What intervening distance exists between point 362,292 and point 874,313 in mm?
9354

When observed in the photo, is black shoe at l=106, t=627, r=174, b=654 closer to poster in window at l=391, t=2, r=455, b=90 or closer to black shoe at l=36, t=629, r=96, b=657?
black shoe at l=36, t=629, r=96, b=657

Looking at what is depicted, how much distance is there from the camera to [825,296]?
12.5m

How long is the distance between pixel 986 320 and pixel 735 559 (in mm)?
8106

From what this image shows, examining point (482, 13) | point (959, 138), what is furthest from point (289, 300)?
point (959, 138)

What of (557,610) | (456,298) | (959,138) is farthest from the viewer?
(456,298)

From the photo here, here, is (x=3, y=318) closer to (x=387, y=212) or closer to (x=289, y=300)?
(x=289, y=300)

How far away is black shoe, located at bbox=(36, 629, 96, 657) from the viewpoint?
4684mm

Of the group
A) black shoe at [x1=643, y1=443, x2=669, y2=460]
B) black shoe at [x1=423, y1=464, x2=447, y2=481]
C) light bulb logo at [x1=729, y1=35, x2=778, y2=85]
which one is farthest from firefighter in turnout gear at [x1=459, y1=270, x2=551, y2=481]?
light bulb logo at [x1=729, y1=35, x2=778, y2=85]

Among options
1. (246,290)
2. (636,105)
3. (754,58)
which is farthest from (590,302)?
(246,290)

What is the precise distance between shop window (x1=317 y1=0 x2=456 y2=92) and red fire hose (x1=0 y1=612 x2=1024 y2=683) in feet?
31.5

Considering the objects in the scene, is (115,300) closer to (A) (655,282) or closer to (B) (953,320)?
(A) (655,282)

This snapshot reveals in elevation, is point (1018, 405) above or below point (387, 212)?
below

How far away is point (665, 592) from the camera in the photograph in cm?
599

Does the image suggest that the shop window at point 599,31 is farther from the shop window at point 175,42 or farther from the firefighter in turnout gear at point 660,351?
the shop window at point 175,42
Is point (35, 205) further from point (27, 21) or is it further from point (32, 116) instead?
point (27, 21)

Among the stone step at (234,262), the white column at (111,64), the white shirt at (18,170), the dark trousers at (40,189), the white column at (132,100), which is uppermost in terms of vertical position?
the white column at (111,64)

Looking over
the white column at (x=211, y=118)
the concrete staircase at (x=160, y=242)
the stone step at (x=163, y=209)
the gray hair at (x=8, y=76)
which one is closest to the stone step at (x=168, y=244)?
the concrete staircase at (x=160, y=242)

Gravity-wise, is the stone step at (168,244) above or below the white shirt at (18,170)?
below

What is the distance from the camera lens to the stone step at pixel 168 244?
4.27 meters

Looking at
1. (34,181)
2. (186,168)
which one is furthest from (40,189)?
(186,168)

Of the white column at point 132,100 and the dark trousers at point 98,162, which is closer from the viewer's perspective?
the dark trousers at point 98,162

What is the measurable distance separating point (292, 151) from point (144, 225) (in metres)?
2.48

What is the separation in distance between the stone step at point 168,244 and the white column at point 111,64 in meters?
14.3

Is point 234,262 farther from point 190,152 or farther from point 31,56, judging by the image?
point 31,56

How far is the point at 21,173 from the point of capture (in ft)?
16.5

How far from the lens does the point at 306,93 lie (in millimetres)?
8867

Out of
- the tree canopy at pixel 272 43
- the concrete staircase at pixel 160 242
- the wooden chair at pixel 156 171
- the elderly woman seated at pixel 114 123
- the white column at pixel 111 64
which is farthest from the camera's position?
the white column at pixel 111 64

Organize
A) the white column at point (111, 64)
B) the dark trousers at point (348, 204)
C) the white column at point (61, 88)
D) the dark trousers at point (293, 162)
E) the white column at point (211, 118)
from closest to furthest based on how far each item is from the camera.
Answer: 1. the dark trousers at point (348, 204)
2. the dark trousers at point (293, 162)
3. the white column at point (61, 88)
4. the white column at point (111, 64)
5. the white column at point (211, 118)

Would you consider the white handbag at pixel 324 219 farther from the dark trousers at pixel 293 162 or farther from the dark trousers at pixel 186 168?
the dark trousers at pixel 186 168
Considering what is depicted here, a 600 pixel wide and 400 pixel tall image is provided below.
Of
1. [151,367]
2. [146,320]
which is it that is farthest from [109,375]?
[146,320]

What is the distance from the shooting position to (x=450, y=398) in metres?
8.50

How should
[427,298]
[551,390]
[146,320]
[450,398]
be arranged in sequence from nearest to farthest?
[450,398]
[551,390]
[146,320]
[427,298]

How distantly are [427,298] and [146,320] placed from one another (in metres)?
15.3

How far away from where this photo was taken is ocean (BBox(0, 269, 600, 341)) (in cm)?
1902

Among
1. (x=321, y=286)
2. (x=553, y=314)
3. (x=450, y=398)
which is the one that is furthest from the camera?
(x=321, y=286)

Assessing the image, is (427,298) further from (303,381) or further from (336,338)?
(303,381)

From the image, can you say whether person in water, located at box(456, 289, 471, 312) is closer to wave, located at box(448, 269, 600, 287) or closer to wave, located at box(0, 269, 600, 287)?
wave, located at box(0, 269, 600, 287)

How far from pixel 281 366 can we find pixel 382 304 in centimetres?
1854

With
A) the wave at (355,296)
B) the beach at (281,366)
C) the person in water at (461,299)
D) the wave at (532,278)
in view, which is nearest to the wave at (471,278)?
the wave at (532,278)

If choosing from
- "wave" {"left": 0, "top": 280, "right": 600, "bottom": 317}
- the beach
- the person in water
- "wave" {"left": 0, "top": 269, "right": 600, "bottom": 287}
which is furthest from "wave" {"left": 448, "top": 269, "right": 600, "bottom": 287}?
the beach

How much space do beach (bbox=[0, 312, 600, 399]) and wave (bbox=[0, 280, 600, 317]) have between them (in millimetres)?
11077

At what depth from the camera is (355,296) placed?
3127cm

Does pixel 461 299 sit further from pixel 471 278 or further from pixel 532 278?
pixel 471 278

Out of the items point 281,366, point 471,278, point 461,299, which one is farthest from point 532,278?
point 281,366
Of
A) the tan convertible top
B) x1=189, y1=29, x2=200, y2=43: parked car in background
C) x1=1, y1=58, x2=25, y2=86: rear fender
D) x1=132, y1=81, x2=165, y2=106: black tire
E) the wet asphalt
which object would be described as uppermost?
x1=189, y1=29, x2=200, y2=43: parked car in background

----------------

▸ **EXERCISE DIRECTIONS**
Return precisely the lines of the records, starting with the line that holds "How much space" and ending with the last one.

▸ **EXPECTED ANSWER**
How much space do beach (bbox=[0, 312, 600, 399]) and wave (bbox=[0, 280, 600, 317]) have between them (in millimetres)?
11077

At what depth from the camera is (355,296) placed?
3127cm

Does pixel 461 299 sit further from pixel 471 278 or further from pixel 532 278?
pixel 471 278

Out of the items point 281,366, point 471,278, point 461,299, which one is farthest from point 532,278?
point 281,366
Of
A) the tan convertible top
B) x1=189, y1=29, x2=200, y2=43: parked car in background
C) x1=1, y1=58, x2=25, y2=86: rear fender
D) x1=132, y1=81, x2=165, y2=106: black tire
E) the wet asphalt
which object would be described as uppermost?
x1=189, y1=29, x2=200, y2=43: parked car in background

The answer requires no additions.